COMPITI DA SVOLGERE —
**1.** Stabilisci se le affermazioni (a), (b) e (c) concordano con il testo, rispondendo sì o no e citando testualmente le parole del testo che lo dimostrano. (a) L'indagine è coordinata dal pm De Donà. (b) Ieri il portone di accesso al cantiere è rimasto aperto. (c) Lo Spisal è intervenuto sul posto la mattina della tragedia.
**2.** Rispondi alle seguenti domande sul testo, indicando ogni risposta con la lettera corrispondente.
(a) Quanti anni aveva la vittima?
(b) Su quale via si affaccia il portone giallo di accesso al cantiere?
(c) Con che cosa è stata interdetta parte del sentiero che circonda il lago artificiale?
**3.** Trascrivi dal testo, senza alcuna modifica, il tratto che va da "LE VERIFICHE" fino a "sicurezza adottati dall'azienda.".

TESTO —
━━━━━━━━━━━━━━━━

Secondo le prime ipotesi investigative, il 31enne potrebbe essere stato agganciato dal nastro trasportatore. La successiva colata di ghiaia gli è stata fatale. All'indagine, condotta dai carabinieri e coordinata dal pm De Donà stanno collaborando anche lo Spisal, intervenuto sul posto il pomeriggio della tragedia, e la polizia mineraria, organo provinciale.

LE VERIFICHE
Ieri il portone giallo di accesso al cantiere, affacciato su via Maserada, è rimasto chiuso e anche parte del sentiero che circonda il lago artificiale è stato interdetto con nastro bianco e rosso, così da tenere alla larga giornalisti e curiosi. Gli inquirenti hanno acquisito la documentazione relativa al sito estrattivo e ai protocolli di sicurezza, e le prime testimonianze dei presenti. Colleghi e titolare verranno risentiti nelle prossime ore dagli inquirenti per ricostruire nel dettaglio la dinamica del fatale incidente, i momenti precedenti e anche le successive ricerche. E accertare di conseguenza le responsabilità. Sotto la lente, oltre al macchinario tritasassi, ci sono anche i dispositivi e i protocolli di sicurezza adottati dall'azienda.

━━━━━━━━━━━━━━━━

RIGHE GREZZE —
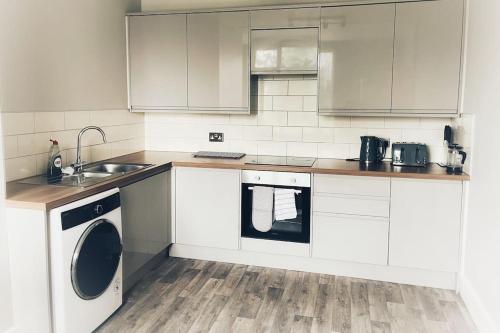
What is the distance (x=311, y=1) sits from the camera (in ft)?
12.3

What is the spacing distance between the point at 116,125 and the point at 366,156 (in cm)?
219

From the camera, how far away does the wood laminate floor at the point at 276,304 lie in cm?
271

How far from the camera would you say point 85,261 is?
2412 mm

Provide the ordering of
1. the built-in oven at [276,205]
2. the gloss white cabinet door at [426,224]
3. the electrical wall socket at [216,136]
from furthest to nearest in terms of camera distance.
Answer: the electrical wall socket at [216,136] → the built-in oven at [276,205] → the gloss white cabinet door at [426,224]

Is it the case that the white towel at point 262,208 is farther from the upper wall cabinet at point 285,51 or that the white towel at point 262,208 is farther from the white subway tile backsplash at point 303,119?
the upper wall cabinet at point 285,51

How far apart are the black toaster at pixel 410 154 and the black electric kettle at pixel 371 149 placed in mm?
149

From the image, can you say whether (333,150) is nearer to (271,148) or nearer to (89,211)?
(271,148)

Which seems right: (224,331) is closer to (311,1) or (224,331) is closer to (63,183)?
(63,183)

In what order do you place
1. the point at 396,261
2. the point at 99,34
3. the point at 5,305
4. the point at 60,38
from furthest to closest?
the point at 99,34 < the point at 396,261 < the point at 60,38 < the point at 5,305

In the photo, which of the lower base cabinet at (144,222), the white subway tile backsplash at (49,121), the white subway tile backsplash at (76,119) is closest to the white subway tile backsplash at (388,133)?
the lower base cabinet at (144,222)

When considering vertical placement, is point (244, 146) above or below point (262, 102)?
below

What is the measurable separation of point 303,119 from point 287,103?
0.67ft

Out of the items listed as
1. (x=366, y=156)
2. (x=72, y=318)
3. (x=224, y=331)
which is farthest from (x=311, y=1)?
(x=72, y=318)

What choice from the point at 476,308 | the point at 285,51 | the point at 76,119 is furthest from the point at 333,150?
the point at 76,119
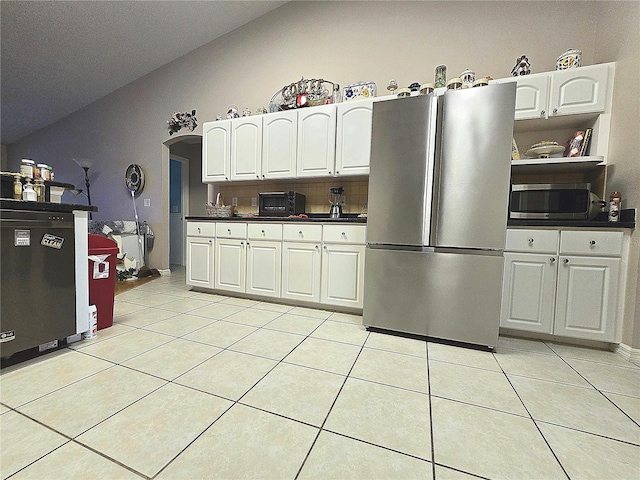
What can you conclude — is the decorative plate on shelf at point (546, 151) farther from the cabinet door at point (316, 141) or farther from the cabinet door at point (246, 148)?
the cabinet door at point (246, 148)

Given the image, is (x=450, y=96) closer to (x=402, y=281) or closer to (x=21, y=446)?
(x=402, y=281)

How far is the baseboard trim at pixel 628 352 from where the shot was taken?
176 cm

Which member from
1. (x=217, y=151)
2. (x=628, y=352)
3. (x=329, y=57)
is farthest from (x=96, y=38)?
(x=628, y=352)

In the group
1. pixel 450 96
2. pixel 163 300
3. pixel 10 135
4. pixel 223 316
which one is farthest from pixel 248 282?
pixel 10 135

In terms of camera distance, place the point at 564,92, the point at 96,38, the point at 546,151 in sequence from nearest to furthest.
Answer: the point at 564,92, the point at 546,151, the point at 96,38

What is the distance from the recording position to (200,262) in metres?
3.24

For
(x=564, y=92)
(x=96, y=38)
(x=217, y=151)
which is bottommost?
(x=217, y=151)

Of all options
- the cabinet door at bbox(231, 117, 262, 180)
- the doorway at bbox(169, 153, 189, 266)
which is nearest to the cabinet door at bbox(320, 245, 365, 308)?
the cabinet door at bbox(231, 117, 262, 180)

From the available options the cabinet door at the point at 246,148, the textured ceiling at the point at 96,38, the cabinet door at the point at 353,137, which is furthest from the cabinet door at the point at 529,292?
the textured ceiling at the point at 96,38

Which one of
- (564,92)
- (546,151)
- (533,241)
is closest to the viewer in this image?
(533,241)

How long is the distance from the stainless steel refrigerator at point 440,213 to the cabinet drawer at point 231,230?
148 cm

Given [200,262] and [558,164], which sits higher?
[558,164]

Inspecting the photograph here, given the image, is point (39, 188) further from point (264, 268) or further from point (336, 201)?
point (336, 201)

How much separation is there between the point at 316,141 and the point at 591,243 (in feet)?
7.92
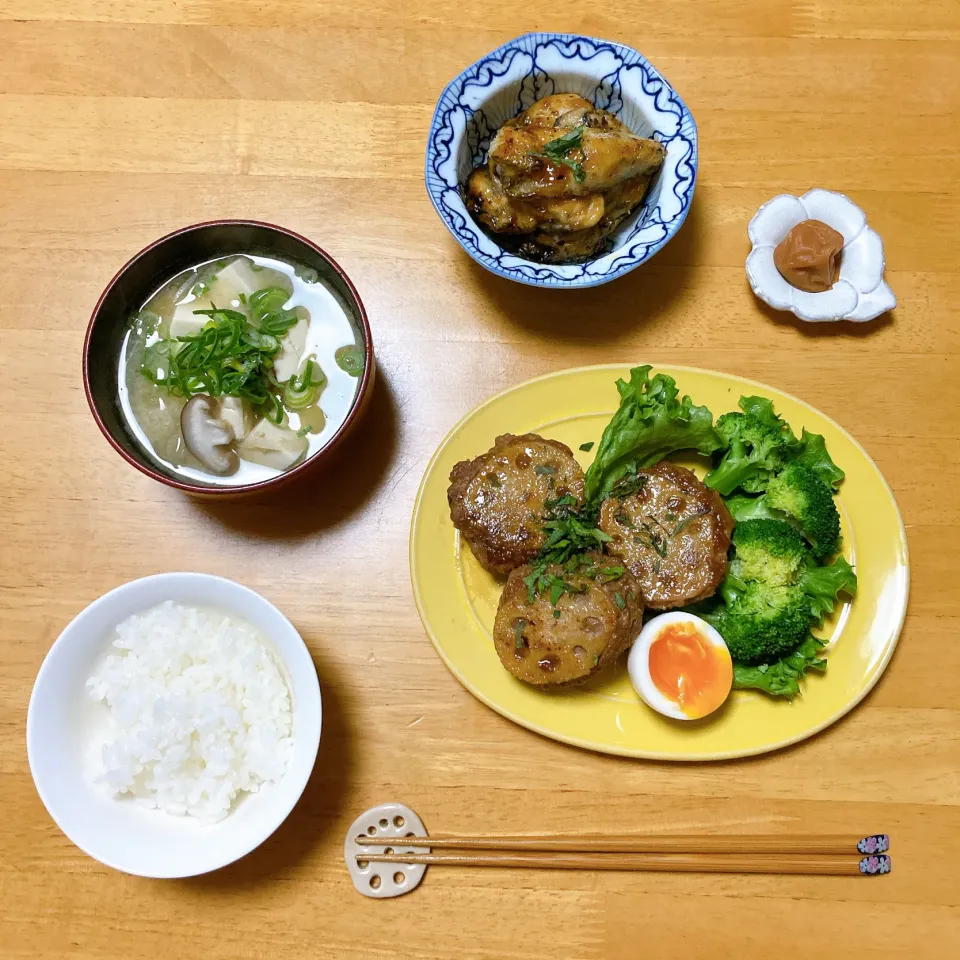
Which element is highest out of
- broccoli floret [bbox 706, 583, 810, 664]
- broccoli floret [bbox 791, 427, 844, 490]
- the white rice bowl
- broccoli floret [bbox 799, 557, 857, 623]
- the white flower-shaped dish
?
the white flower-shaped dish

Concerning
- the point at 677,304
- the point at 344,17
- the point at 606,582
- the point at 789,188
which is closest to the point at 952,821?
the point at 606,582

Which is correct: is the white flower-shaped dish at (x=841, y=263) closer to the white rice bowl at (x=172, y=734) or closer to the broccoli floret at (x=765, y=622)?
the broccoli floret at (x=765, y=622)

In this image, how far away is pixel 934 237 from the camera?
2.42m

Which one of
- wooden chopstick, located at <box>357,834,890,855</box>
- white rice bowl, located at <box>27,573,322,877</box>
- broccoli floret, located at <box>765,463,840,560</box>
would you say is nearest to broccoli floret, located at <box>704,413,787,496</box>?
broccoli floret, located at <box>765,463,840,560</box>

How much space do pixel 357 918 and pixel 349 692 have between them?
586 millimetres

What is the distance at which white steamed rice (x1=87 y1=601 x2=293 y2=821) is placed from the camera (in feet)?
6.19

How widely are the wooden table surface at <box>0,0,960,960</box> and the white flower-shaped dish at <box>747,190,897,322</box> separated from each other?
9cm

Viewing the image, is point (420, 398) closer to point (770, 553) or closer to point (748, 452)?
point (748, 452)

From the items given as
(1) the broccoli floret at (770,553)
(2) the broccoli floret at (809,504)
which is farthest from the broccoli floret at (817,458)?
(1) the broccoli floret at (770,553)

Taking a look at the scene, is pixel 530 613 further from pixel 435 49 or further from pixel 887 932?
pixel 435 49

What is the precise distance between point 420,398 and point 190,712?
1.04 m

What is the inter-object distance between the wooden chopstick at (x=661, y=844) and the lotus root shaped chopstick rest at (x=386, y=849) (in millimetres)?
18

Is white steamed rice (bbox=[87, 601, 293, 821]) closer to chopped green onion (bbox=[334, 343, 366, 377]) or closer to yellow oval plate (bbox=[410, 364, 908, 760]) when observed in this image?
yellow oval plate (bbox=[410, 364, 908, 760])

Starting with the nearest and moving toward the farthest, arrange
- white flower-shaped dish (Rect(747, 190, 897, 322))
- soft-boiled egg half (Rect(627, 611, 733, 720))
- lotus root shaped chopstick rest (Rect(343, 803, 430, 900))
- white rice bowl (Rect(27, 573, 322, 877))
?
white rice bowl (Rect(27, 573, 322, 877)) → soft-boiled egg half (Rect(627, 611, 733, 720)) → lotus root shaped chopstick rest (Rect(343, 803, 430, 900)) → white flower-shaped dish (Rect(747, 190, 897, 322))
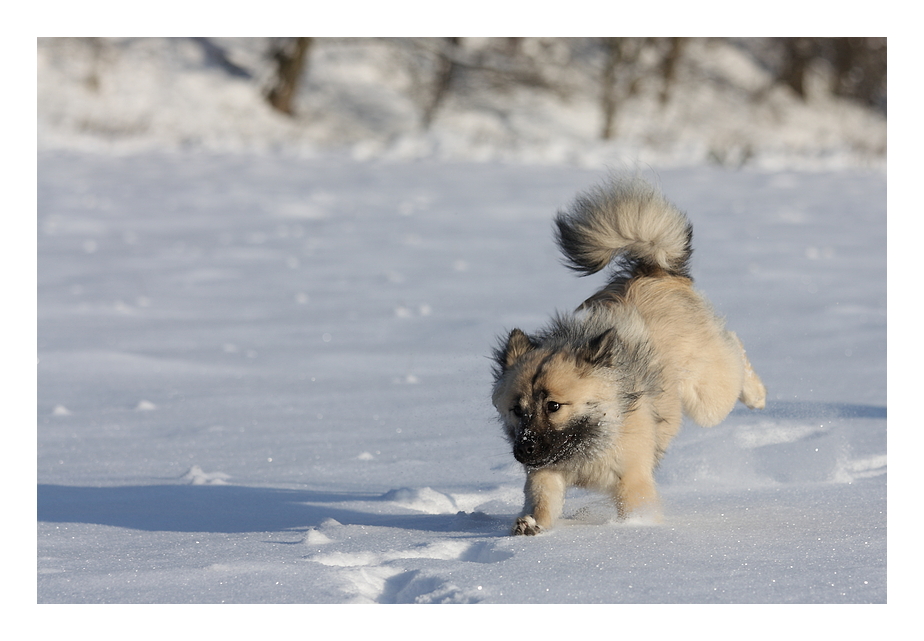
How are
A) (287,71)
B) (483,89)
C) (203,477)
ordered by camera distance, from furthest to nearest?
(483,89) → (287,71) → (203,477)

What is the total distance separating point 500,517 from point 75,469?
7.41 feet

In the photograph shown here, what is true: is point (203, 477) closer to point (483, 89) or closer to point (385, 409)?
point (385, 409)

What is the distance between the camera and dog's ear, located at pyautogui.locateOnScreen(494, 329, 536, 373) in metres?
4.01

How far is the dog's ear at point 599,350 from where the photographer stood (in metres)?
3.81

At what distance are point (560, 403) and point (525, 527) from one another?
0.50 metres

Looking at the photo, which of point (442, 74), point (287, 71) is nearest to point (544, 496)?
point (287, 71)

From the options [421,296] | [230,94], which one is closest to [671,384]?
[421,296]

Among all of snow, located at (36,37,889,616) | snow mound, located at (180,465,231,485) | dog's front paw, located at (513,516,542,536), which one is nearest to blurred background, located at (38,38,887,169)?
snow, located at (36,37,889,616)

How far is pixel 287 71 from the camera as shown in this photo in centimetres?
2455

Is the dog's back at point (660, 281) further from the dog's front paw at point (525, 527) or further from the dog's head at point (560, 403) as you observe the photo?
the dog's front paw at point (525, 527)

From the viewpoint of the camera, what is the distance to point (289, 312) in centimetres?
849

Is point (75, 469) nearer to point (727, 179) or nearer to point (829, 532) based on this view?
point (829, 532)

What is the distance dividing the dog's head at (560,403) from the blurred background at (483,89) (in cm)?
1709

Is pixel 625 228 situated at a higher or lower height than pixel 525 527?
higher
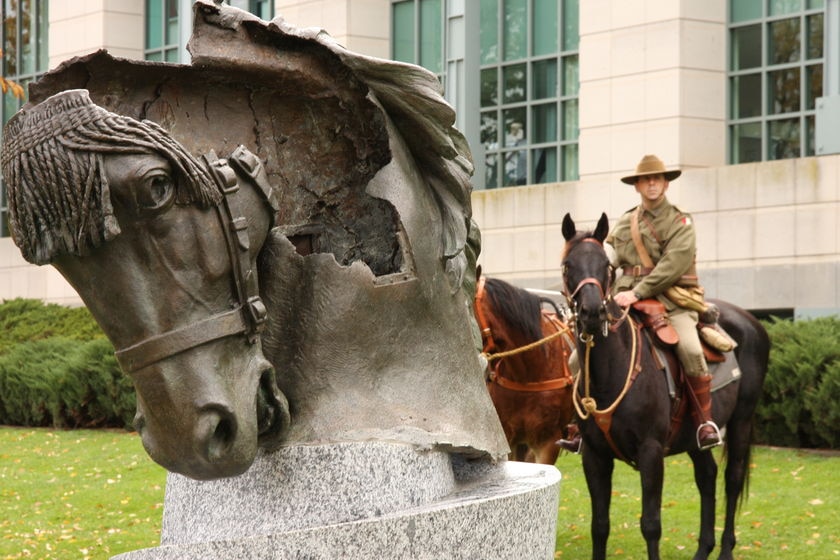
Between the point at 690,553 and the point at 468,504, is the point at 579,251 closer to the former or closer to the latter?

━━━━━━━━━━━━━━━━

RISPOSTE AI COMPITI —
**1.**
(a) Sì: «coordinata dal pm De Donà»
(b) No: «è rimasto chiuso»
(c) No: «intervenuto sul posto il pomeriggio della tragedia»

**2.**
(a) 31 anni
(b) Via Maserada
(c) Con nastro bianco e rosso

**3.**
LE VERIFICHE
Ieri il portone giallo di accesso al cantiere, affacciato su via Maserada, è rimasto chiuso e anche parte del sentiero che circonda il lago artificiale è stato interdetto con nastro bianco e rosso, così da tenere alla larga giornalisti e curiosi. Gli inquirenti hanno acquisito la documentazione relativa al sito estrattivo e ai protocolli di sicurezza, e le prime testimonianze dei presenti. Colleghi e titolare verranno risentiti nelle prossime ore dagli inquirenti per ricostruire nel dettaglio la dinamica del fatale incidente, i momenti precedenti e anche le successive ricerche. E accertare di conseguenza le responsabilità. Sotto la lente, oltre al macchinario tritasassi, ci sono anche i dispositivi e i protocolli di sicurezza adottati dall'azienda.